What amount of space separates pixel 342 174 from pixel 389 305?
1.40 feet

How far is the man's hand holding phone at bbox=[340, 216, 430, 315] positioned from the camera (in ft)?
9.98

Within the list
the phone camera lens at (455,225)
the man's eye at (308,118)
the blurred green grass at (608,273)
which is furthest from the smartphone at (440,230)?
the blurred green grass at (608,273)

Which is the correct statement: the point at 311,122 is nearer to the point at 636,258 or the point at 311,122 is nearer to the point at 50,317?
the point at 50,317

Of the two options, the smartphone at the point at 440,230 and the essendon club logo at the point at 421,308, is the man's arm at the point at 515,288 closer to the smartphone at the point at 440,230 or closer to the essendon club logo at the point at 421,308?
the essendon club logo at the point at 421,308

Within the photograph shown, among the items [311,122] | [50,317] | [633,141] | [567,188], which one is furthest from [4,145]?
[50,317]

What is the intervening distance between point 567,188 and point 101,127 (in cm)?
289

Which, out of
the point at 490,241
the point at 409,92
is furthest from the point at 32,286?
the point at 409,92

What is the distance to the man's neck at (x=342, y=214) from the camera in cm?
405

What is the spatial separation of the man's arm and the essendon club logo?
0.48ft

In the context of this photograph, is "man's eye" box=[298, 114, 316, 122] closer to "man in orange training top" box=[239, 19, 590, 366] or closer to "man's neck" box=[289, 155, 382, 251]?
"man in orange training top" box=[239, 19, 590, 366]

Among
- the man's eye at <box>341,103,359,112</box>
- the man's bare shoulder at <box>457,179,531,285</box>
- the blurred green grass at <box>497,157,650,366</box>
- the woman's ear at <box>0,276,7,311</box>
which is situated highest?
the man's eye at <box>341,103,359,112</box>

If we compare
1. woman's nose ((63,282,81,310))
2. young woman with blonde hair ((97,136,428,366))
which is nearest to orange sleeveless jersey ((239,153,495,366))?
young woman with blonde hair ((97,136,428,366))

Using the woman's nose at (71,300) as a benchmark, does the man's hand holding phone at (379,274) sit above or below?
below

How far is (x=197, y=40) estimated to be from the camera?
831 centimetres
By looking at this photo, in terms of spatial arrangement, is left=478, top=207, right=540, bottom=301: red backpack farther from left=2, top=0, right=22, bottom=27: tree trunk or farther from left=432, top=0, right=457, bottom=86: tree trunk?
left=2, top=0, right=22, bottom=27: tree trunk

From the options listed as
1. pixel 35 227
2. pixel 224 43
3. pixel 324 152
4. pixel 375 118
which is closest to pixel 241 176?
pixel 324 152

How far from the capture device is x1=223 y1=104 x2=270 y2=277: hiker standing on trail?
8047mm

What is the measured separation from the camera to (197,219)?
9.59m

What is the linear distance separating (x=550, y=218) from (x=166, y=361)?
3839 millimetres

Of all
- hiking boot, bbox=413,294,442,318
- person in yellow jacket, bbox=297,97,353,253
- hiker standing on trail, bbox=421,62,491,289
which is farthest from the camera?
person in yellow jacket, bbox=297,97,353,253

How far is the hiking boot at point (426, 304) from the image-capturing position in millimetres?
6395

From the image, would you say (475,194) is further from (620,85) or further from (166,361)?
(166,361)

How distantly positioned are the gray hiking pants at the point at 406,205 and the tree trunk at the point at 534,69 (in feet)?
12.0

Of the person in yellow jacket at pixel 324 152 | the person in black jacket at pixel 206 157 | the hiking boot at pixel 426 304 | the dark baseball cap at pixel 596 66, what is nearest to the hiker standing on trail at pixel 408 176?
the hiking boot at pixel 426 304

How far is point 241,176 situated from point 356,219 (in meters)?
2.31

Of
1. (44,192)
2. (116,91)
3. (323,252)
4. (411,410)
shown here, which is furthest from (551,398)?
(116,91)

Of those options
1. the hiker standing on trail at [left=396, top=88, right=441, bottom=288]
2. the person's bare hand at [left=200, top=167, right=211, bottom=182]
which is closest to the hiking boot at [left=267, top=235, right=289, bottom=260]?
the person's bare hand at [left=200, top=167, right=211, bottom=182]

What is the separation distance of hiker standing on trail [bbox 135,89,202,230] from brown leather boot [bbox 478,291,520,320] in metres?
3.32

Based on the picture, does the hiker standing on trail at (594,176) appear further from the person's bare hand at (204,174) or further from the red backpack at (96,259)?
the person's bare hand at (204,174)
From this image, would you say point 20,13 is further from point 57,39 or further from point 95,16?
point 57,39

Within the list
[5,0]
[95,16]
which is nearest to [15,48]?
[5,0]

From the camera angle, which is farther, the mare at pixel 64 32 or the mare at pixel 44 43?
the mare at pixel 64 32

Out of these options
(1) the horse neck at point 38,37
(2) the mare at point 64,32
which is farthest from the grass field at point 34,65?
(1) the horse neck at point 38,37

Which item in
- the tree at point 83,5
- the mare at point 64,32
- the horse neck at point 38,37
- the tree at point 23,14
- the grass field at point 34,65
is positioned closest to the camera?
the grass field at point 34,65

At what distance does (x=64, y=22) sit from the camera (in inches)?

:::::

Please return every one of the lines above word for word, with nothing altered, added, or left out.

What amount of space separates pixel 342 174 from pixel 389 305?
1.40 feet

How far is the man's hand holding phone at bbox=[340, 216, 430, 315] positioned from the camera (in ft)?
9.98

Within the list
the phone camera lens at (455,225)
the man's eye at (308,118)
the blurred green grass at (608,273)
which is furthest from the smartphone at (440,230)?
the blurred green grass at (608,273)

Which is the correct statement: the point at 311,122 is nearer to the point at 636,258 or the point at 311,122 is nearer to the point at 50,317?
the point at 50,317

Of the two options, the smartphone at the point at 440,230 and the essendon club logo at the point at 421,308, is the man's arm at the point at 515,288 closer to the smartphone at the point at 440,230 or closer to the essendon club logo at the point at 421,308?
the essendon club logo at the point at 421,308

Within the photograph shown, among the items [311,122] | [50,317] | [633,141] | [567,188], which one is furthest from [4,145]?
[50,317]

What is the intervening distance between point 567,188 and point 101,127 (in cm)?
289

Which, out of
the point at 490,241
the point at 409,92
is furthest from the point at 32,286?
the point at 409,92

What is the distance to the man's neck at (x=342, y=214) from the camera in cm?
405

What is the spatial separation of the man's arm and the essendon club logo?
0.48ft

In the context of this photograph, is "man's eye" box=[298, 114, 316, 122] closer to "man in orange training top" box=[239, 19, 590, 366] or closer to "man's neck" box=[289, 155, 382, 251]?
"man in orange training top" box=[239, 19, 590, 366]

Among
- the man's eye at <box>341,103,359,112</box>
- the man's bare shoulder at <box>457,179,531,285</box>
- the blurred green grass at <box>497,157,650,366</box>
- the woman's ear at <box>0,276,7,311</box>
which is situated highest?
the man's eye at <box>341,103,359,112</box>

If we compare
1. woman's nose ((63,282,81,310))
2. young woman with blonde hair ((97,136,428,366))
which is nearest to orange sleeveless jersey ((239,153,495,366))?
young woman with blonde hair ((97,136,428,366))

Using the woman's nose at (71,300) as a benchmark, does the man's hand holding phone at (379,274) sit above or below?
below

How far is (x=197, y=40) estimated to be from the camera?
831 centimetres
By looking at this photo, in terms of spatial arrangement, is left=478, top=207, right=540, bottom=301: red backpack farther from left=2, top=0, right=22, bottom=27: tree trunk or farther from left=432, top=0, right=457, bottom=86: tree trunk?
left=2, top=0, right=22, bottom=27: tree trunk

From the options listed as
1. pixel 35 227
2. pixel 224 43
3. pixel 324 152
4. pixel 375 118
which is closest to pixel 241 176?
pixel 324 152

How far from the capture device is x1=223 y1=104 x2=270 y2=277: hiker standing on trail?
8047mm

What is the measured separation from the camera to (197,219)?
9.59m

What is the linear distance separating (x=550, y=218) from (x=166, y=361)?
3839 millimetres

Of all
- hiking boot, bbox=413,294,442,318
- person in yellow jacket, bbox=297,97,353,253
- hiker standing on trail, bbox=421,62,491,289
which is farthest from the camera?
person in yellow jacket, bbox=297,97,353,253

How far is the hiking boot at point (426, 304) from the image-capturing position in millimetres?
6395

From the image, would you say (475,194) is further from (620,85) or further from (166,361)?
(166,361)

How distantly positioned are the gray hiking pants at the point at 406,205 and the tree trunk at the point at 534,69 (in feet)?
12.0

Of the person in yellow jacket at pixel 324 152 | the person in black jacket at pixel 206 157 | the hiking boot at pixel 426 304 | the dark baseball cap at pixel 596 66, what is nearest to the hiker standing on trail at pixel 408 176?
the hiking boot at pixel 426 304

How far is point 241,176 situated from point 356,219 (in meters)?
2.31

Of
1. (44,192)
2. (116,91)
3. (323,252)
4. (411,410)
shown here, which is furthest from (551,398)?
(116,91)

Of those options
1. the hiker standing on trail at [left=396, top=88, right=441, bottom=288]
2. the person's bare hand at [left=200, top=167, right=211, bottom=182]
which is closest to the hiking boot at [left=267, top=235, right=289, bottom=260]?
the person's bare hand at [left=200, top=167, right=211, bottom=182]

What is the separation distance of hiker standing on trail [bbox 135,89,202,230] from brown leather boot [bbox 478,291,520,320] in metres?
3.32

Based on the picture, does the hiker standing on trail at (594,176) appear further from the person's bare hand at (204,174) or further from the red backpack at (96,259)?
the person's bare hand at (204,174)
From this image, would you say point 20,13 is further from point 57,39 or further from point 95,16?
point 57,39

Within the list
[5,0]
[95,16]
which is nearest to [15,48]?
[5,0]

From the camera angle, which is farther, the mare at pixel 64 32 or the mare at pixel 44 43?
the mare at pixel 64 32

Out of these options
(1) the horse neck at point 38,37
(2) the mare at point 64,32
which is farthest from the grass field at point 34,65?
(1) the horse neck at point 38,37

Which item in
- the tree at point 83,5
- the mare at point 64,32
- the horse neck at point 38,37
- the tree at point 23,14
- the grass field at point 34,65
is positioned closest to the camera?
the grass field at point 34,65

At what distance does (x=64, y=22) sit from the camera (in inches)?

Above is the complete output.